▶ [ISTRUZIONE SCRITTA]:
Aggiorna il brano sulla mattina in classe: riporta il tratto che parte dalle parole "La mattina in" e termina dopo "che si spezzava.", mettendo "Matteo" al posto di "Francesco".

▶ [BRANO SCELTO]:
────────────────────────────────────────

La mattina in classe ero stanca ed eccitata, Luca non c’era, in testa mi continuavano a battere le domande e l’unica risposta era una spossatezza tremenda, era come un interrogatorio la mia testa, un faro fisso negli occhi e domande, domande a un imputato che non sa cosa rispondere. E così non mi sono accorta dei bambini che si azzuffavano in un angolo, degli spintoni e delle botte, del braccio di Francesco che si spezzava.

────────────────────────────────────────

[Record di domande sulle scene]
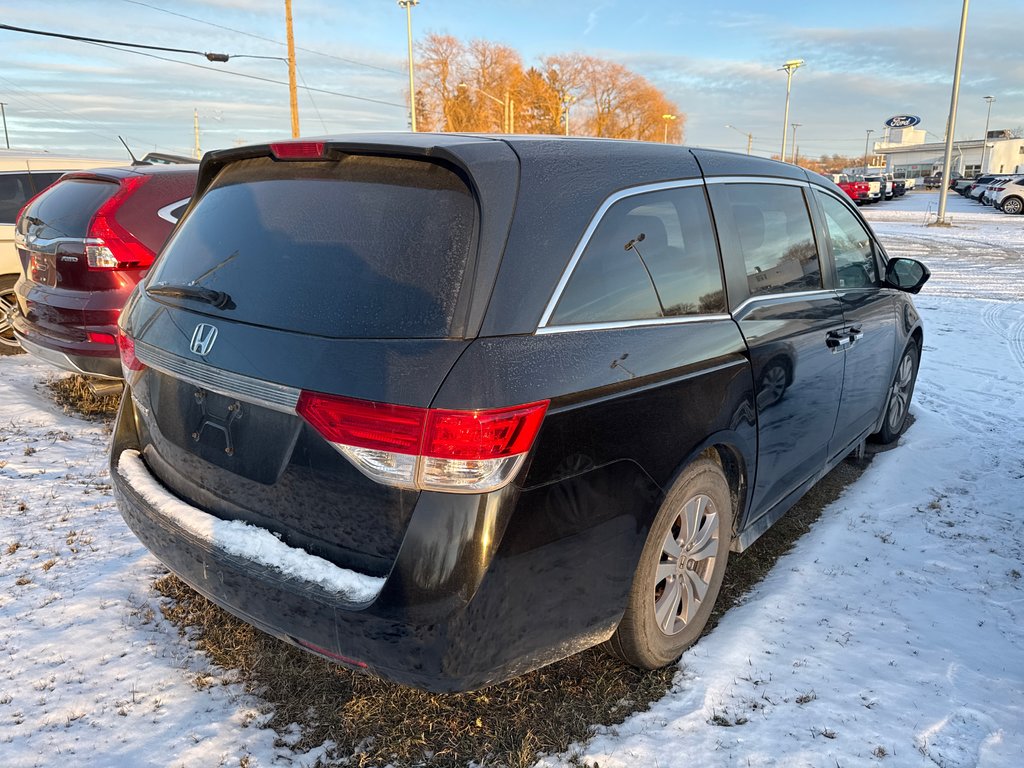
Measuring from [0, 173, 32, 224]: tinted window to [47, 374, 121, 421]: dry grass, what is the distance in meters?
2.25

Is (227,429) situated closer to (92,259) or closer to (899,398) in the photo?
(92,259)

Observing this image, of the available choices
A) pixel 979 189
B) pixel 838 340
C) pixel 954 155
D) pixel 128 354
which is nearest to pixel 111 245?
pixel 128 354

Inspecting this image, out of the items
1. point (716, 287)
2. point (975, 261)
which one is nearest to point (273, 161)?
point (716, 287)

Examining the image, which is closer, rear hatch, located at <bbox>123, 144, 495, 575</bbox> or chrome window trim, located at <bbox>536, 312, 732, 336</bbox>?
rear hatch, located at <bbox>123, 144, 495, 575</bbox>

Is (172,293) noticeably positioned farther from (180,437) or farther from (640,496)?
(640,496)

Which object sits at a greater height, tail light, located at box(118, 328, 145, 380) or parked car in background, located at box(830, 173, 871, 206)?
parked car in background, located at box(830, 173, 871, 206)

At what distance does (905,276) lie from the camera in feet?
14.8

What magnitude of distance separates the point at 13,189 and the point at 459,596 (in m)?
7.56

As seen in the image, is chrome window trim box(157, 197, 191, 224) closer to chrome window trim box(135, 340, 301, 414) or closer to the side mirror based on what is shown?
chrome window trim box(135, 340, 301, 414)

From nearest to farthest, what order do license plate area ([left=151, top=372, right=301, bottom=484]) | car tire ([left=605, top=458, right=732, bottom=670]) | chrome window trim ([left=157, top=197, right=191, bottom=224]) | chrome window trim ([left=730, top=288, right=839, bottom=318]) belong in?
1. license plate area ([left=151, top=372, right=301, bottom=484])
2. car tire ([left=605, top=458, right=732, bottom=670])
3. chrome window trim ([left=730, top=288, right=839, bottom=318])
4. chrome window trim ([left=157, top=197, right=191, bottom=224])

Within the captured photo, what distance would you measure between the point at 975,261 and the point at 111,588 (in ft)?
59.8

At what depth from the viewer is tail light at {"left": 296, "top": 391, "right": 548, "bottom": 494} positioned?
187 cm

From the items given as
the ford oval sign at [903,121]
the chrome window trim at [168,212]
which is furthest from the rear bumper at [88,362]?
the ford oval sign at [903,121]

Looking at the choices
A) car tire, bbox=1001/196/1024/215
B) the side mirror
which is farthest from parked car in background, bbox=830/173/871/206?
the side mirror
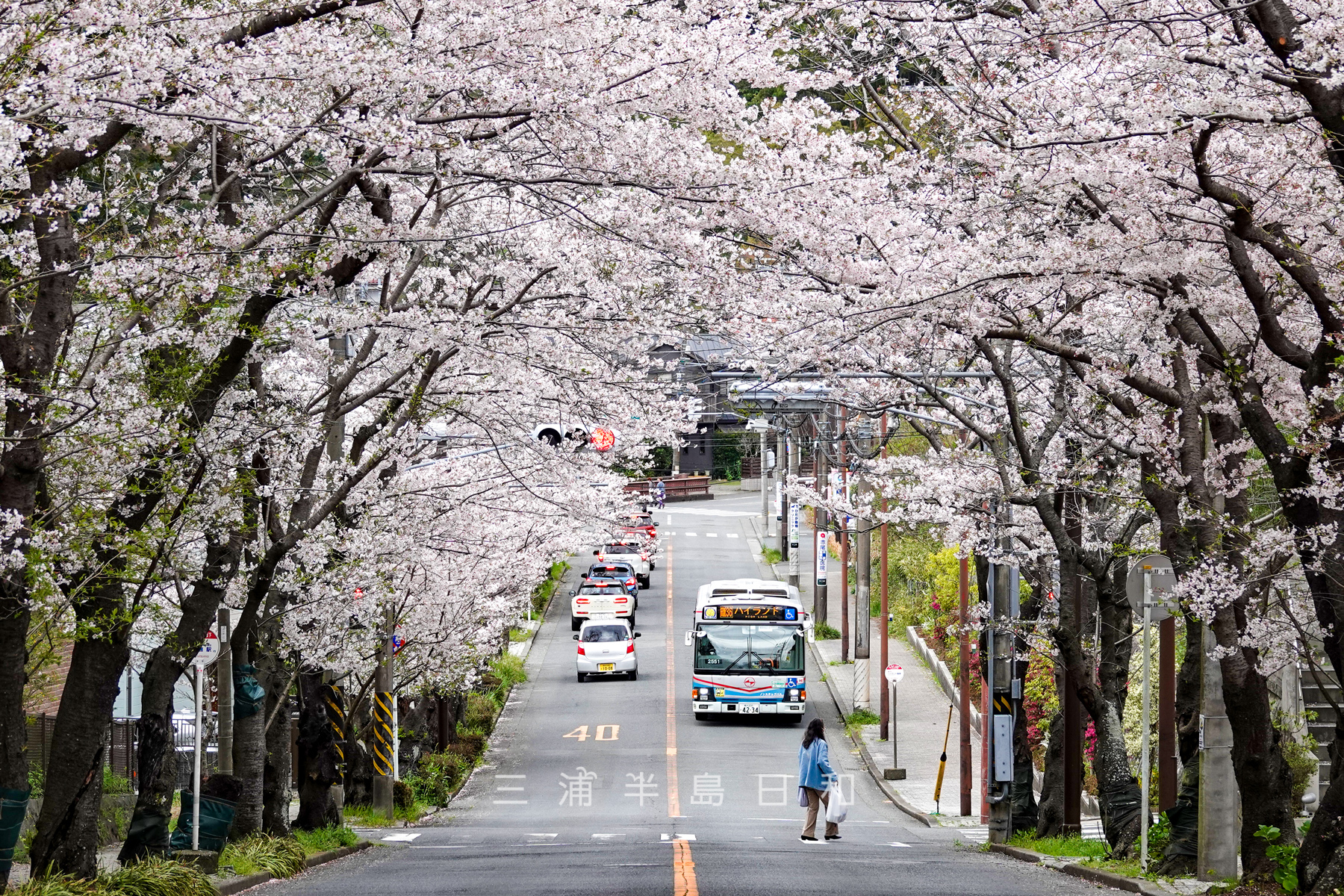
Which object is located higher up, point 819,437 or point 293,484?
point 819,437

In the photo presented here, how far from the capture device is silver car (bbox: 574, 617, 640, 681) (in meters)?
41.4

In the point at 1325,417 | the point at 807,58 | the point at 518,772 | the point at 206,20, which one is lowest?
the point at 518,772

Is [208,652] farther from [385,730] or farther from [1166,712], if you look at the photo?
[1166,712]

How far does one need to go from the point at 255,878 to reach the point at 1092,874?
8087 millimetres

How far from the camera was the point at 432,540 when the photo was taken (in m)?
22.2

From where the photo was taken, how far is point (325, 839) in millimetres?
17422

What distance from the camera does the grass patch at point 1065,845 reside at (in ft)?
53.6

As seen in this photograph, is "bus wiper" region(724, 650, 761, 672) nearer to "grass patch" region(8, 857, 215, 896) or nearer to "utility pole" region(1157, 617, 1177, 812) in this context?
"utility pole" region(1157, 617, 1177, 812)

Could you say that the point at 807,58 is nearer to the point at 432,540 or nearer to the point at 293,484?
the point at 293,484

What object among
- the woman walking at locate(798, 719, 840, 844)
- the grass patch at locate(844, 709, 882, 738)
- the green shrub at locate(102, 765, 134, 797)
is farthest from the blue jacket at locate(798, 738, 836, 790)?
the grass patch at locate(844, 709, 882, 738)

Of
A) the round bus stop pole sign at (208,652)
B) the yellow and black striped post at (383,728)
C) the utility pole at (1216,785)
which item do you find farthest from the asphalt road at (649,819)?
the round bus stop pole sign at (208,652)

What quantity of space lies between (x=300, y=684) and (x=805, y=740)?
22.9ft

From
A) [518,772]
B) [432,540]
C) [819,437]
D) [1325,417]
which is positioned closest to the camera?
[1325,417]

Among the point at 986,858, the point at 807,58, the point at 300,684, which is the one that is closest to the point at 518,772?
the point at 300,684
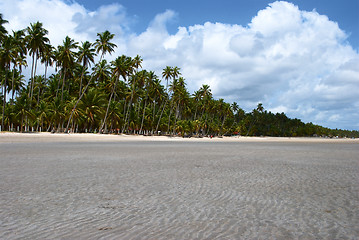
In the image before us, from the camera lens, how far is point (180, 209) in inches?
189

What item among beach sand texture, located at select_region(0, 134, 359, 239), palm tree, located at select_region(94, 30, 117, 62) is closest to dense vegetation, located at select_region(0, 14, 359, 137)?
palm tree, located at select_region(94, 30, 117, 62)

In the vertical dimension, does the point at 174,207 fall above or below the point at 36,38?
below

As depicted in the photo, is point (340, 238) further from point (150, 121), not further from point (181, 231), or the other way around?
point (150, 121)

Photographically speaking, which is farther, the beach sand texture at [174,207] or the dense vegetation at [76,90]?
the dense vegetation at [76,90]

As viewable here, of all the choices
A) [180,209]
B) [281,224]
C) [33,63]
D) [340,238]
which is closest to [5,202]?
[180,209]

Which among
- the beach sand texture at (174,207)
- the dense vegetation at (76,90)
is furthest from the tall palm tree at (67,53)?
the beach sand texture at (174,207)

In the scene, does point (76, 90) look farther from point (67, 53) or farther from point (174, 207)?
point (174, 207)

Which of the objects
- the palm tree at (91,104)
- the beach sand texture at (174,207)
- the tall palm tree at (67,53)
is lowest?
the beach sand texture at (174,207)

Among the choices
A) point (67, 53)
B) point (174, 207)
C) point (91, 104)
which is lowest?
point (174, 207)

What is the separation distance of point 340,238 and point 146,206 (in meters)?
3.06

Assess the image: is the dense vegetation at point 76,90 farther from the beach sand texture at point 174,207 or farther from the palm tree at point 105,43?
the beach sand texture at point 174,207

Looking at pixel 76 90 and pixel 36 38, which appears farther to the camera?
pixel 76 90

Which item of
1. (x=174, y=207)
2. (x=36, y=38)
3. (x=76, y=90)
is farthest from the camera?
(x=76, y=90)

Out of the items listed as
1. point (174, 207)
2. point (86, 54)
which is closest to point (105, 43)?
point (86, 54)
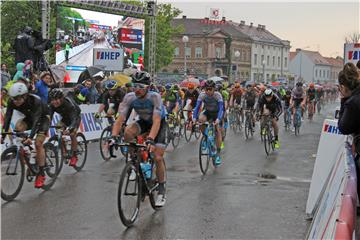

────────────────────────────────────────

▶ [RISPOSTA AL COMPITO]:
La mattina in classe ero stanca ed eccitata, Luca non c’era, in testa mi continuavano a battere le domande e l’unica risposta era una spossatezza tremenda, era come un interrogatorio la mia testa, un faro fisso negli occhi e domande, domande a un imputato che non sa cosa rispondere. E così non mi sono accorta dei bambini che si azzuffavano in un angolo, degli spintoni e delle botte, del braccio di Matteo che si spezzava.